I think you sound like a wonderful mother and your DS2 is part of a lovely family. You are doing the right things, keeping him involved with the new baby, praising him for being a brilliant big brother.
As for your mother. Me? I'd never see or speak to her again. Ever. She spat at your baby!

FondantNancy Tue 03-Sep-13 14:47:45

shock She is poisonous and deranged. PLEASE don't let her near your children again.

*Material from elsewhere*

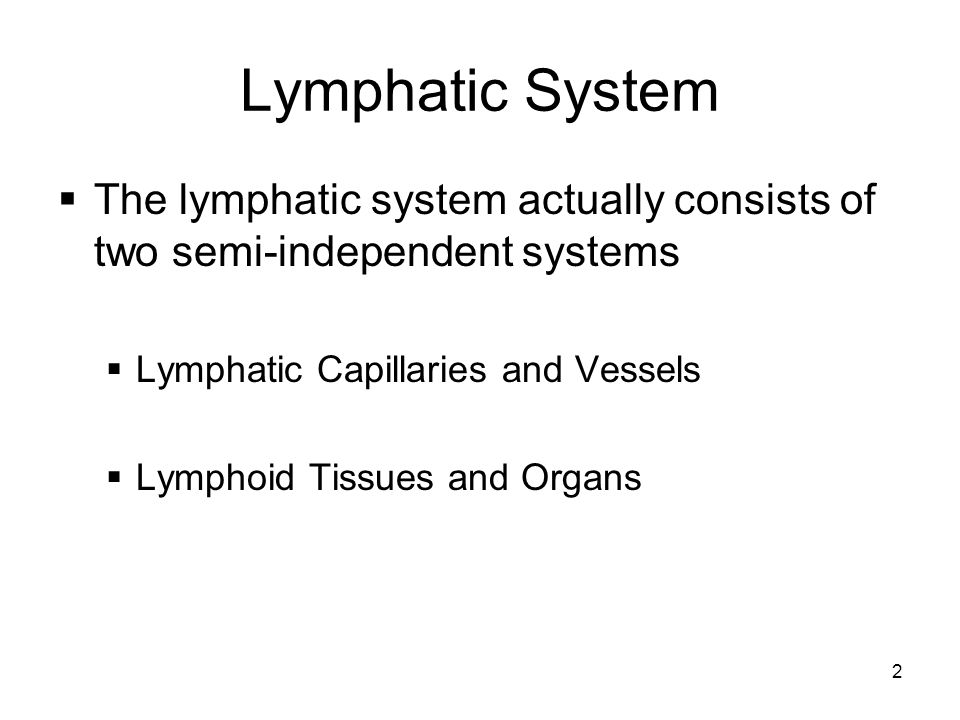 Lymphatic System

▪ The lymphatic system actually consists of two semi-independent systems

▪ Lymphatic Capillaries and Vessels

▪ Lymphoid Tissues and Organs

2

She deliberately physically hurt you and spat at your baby?

Buswanker Tue 03-Sep-13 14:53:40

Do not let her anywhere near you or your children ever again, threaten to and go to the police if necessary.
Your adopted child is your child and should be treated as such, and should be loved by everyone in his family.
Her behaviour is unacceptable to you and your children.

Mumsyblouse Tue 03-Sep-13 14:54:17

Any one of these things would mean I wouldn't let her in the house again (I can't imagine my mother or even my rather difficult MIL doing any of them)- all together, and she's out I'm afraid.

She hurt you, spat at a baby, insulted your husband and told your dear son he didn't have a brother.

I wouldn't excuse this. And in some ways, that's the best for your whole family anyway.

deXavia Tue 03-Sep-13 14:58:33

Your poor DS. I don't know much about adoption but I do have my own 6 year old DS who had a few problems to deal wit. We got into the habit of a small walk every weekend usually just to go get the papers, or something trivial but we did it every weekend and if we forgot we'd squeeze it in on sunday evening to "see if we could spot a star". I know it will be so difficult with the other kids and such a new baby but please try to find some time for him over the next few weeks. In my experience 6year old boys sometimes need a bit of time to let hurtful things come out.
As for your mother I would never wish to speak to her again, but I get how family pressures etc make that hard and maybe you don't need that stress just at the moment. I agree with the poster who said cut off contact for now - you have different priorities. If and when you decide to remake contact you can choose the timing. But that might be less stressful and less likely to cause a scene than and out and out "forever"

RegTheMonkey Wed 04-Sep-13 16:54:01

Just wondering how you were feeling now OP?